The actual version has an accuracy of 86%
## Model Details ### Model Description ThreatDetect-C-Cpp can be used as a code classifier.
Instead of binary classification ("safe", "unsafe"), The model classifies the input code into 7 labels: 'safe' (no vulnerability detected) and six other CWE weaknesses: | Label | Description | |---------|-------------------------------------------------------| | CWE-119 | Improper Restriction of Operations within the Bounds of a Memory Buffer | | CWE-125 | Out-of-bounds Read | | CWE-20 | Improper Input Validation | | CWE-416 | Use After Free | | CWE-703 | Improper Check or Handling of Exceptional Conditions | | CWE-787 | Out-of-bounds Write | | safe | Safe code | - **Developed by:** [lemon42-ai](https://github.com/lemon42-ai) - **Contributers** [Abdellah Oumida](https://www.linkedin.com/in/abdellah-oumida-ab9082234/) & [Mohammed Sbaihi](https://www.linkedin.com/in/mohammed-sbaihi-aa6493254/) - **Model type:** [ModernBERT, Encoder-only Transformer](https://arxiv.org/abs/2412.13663) - **Supported Programming Languages:** C/C++ - **License:** Apache 2.0 (see original License of ModernBERT-Base) - **Finetuned from model:** [answerdotai/ModernBERT-base](https://huggingface.co/answerdotai/ModernBERT-base). ### Model Sources [optional] - **Repository:** [The official lemon42-ai Github repository](https://github.com/lemon42-ai/ThreatDetect-code-vulnerability-detection) - **Technical Blog Post:** Coming soon. ## Uses ThreadDetect-C-Cpp can be integrated in code-related applications. For example, it can be used in pair with a code generator to detect vulnerabilities in the generated code. ## Bias, Risks, and Limitations ThreadDetect-C-Cpp can detect weaknesses in C/C++ code only. It should not be used with other programming languages.

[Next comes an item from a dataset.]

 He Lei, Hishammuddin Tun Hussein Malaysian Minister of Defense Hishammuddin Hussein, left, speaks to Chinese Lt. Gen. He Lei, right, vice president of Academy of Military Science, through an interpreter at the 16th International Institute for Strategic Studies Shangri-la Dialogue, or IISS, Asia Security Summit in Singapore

The model can only detect the six CWEs in the table above. ## Training Details ### Training Data The model was fine-tuned on a minified, clean and deduplicated version of [DiverseVul](https://github.com/wagner-group/diversevul) dataset.

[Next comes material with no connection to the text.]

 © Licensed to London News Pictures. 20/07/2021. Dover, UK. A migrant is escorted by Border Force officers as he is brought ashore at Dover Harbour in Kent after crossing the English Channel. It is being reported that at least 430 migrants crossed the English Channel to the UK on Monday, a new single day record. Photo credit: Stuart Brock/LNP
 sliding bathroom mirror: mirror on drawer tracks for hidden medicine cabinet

This new version can be explored on HF datasets [HERE](https://huggingface.co/datasets/lemon42-ai/minified-diverseful-multilabels) ### Training Procedure The model was trained using LoRA applied to Q and V matrices. #### Training Hyperparameters | Hyperparameter | Value | |-------------------------|---------------------------| | Max Sequence Length | 600 | | Batch Size | 32 | | Number of Epochs | 9 | | Learning Rate | 5e-4 | | Weight Decay | 0.01 | | Logging Steps | 100 | | LoRA Rank (r) | 8 | | LoRA Alpha | 32 | | LoRA Dropout | 0.1 | | LoRA Target Modules | attn.Wqkv | | Optimizer | AdamW | | LR Scheduler | CosineAnnealingWarmRestarts | | Scheduler T_0 | 10 | | Scheduler T_mult | 2 | | Scheduler eta_min | 1e-6 | | Training Split Ratio | 90% Train / 10% Validation | | Seed for Splitting | 42 | ## Evaluation ThreatDetect-C-Cpp reaches an accruacy of 86% on the eval set. ## Technical Specifications #### Hardware The model was fine-tuned on 4 Tesla V100 GPUs for 1 hour using torch + accelerate frameworks.